Shortages, however, may arrive much sooner. Wood Mackenzie forecasts a 304,000-tonne refined-copper deficit in 2025, widening further in 2026. This tightening comes just as hyperscalers accelerate plans for massive AI campuses with unprecedented power requirements. Wood Mackenzie’s Charles Cooper told the Financial Times that tech giants are outbidding national grids for key equipment, including transformer units, adding intense pressure across the supply chain.
Modern AI campuses typically require 50–150 megawatts each. With copper usage estimated at 27–33 tonnes per megawatt, a single 100-MW site can consume several thousand tonnes before accounting for upstream grid upgrades. BHP’s case studies show more than 2,000 tonnes needed for an 80-MW installation alone.
Yet this demand surge is arriving as ore grades at legacy mines have dropped about 40% since 1991, reducing output and forcing operators to rely on aging sites or fight through years of environmental and land-use permitting.
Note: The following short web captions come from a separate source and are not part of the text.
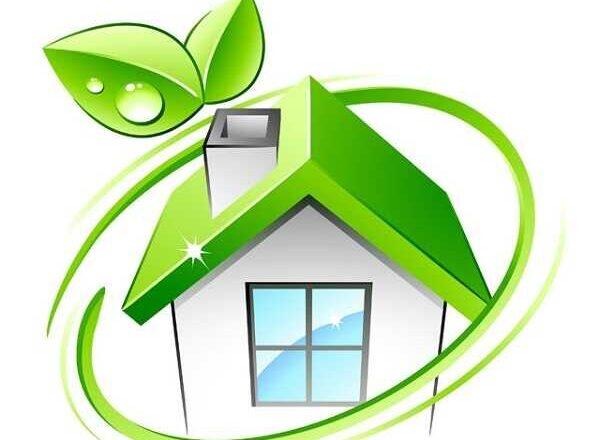 Δημιουργήστε ένα υγιεινό οικολογικό σπίτι!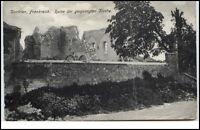 Dontrien France Frankreich CPA ~1914/18 AK Ruine gesprengte Kirche ruine èglise
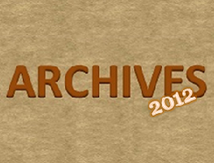 Archives 2012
The FT highlights the struggle facing Arizona’s Resolution Copper project, stalled by tribal land disputes despite billions already invested and production still at least a decade away. Across Chile, Peru, and Indonesia, accidents, droughts, and community resistance are delaying key projects.
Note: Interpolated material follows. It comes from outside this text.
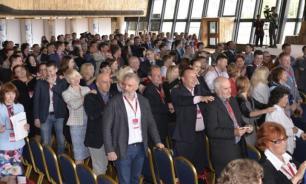 """На форуме """"Сообщество"""" рассказали о """"тайных"""" гражданских активистах Крыма"""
Copper prices have climbed above $11,000 per tonne, up from $8,500 two years ago, and new tariffs are reshaping global flows. Pre-tariff shipments into the U.S. have swollen domestic inventories while tightening supply elsewhere. JPMorgan expects elevated prices through 2026 as supply disruptions coincide with industrial and AI-driven demand.
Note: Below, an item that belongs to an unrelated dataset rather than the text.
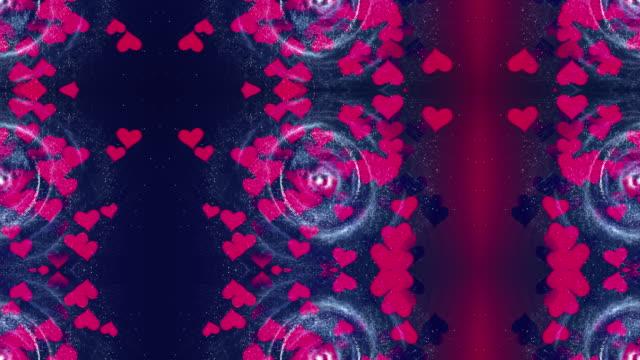 vídeos y material grabado en eventos de stock de corazón y galaxia - aumento digital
With new mines and smelters slow to approve and even slower to build, the market is increasingly falling back on recycling, stockpiles, and incremental gains from existing operations. Urban-mining initiatives and reprocessing of old waste piles are gaining new urgency. Meanwhile, governments in the U.S. and Europe have placed copper on updated critical mineral lists, but large-scale smelting capacity remains scarce.
If AI adoption continues at its current pace, copper — once a background industrial commodity — may become one of the defining bottlenecks of the digital era.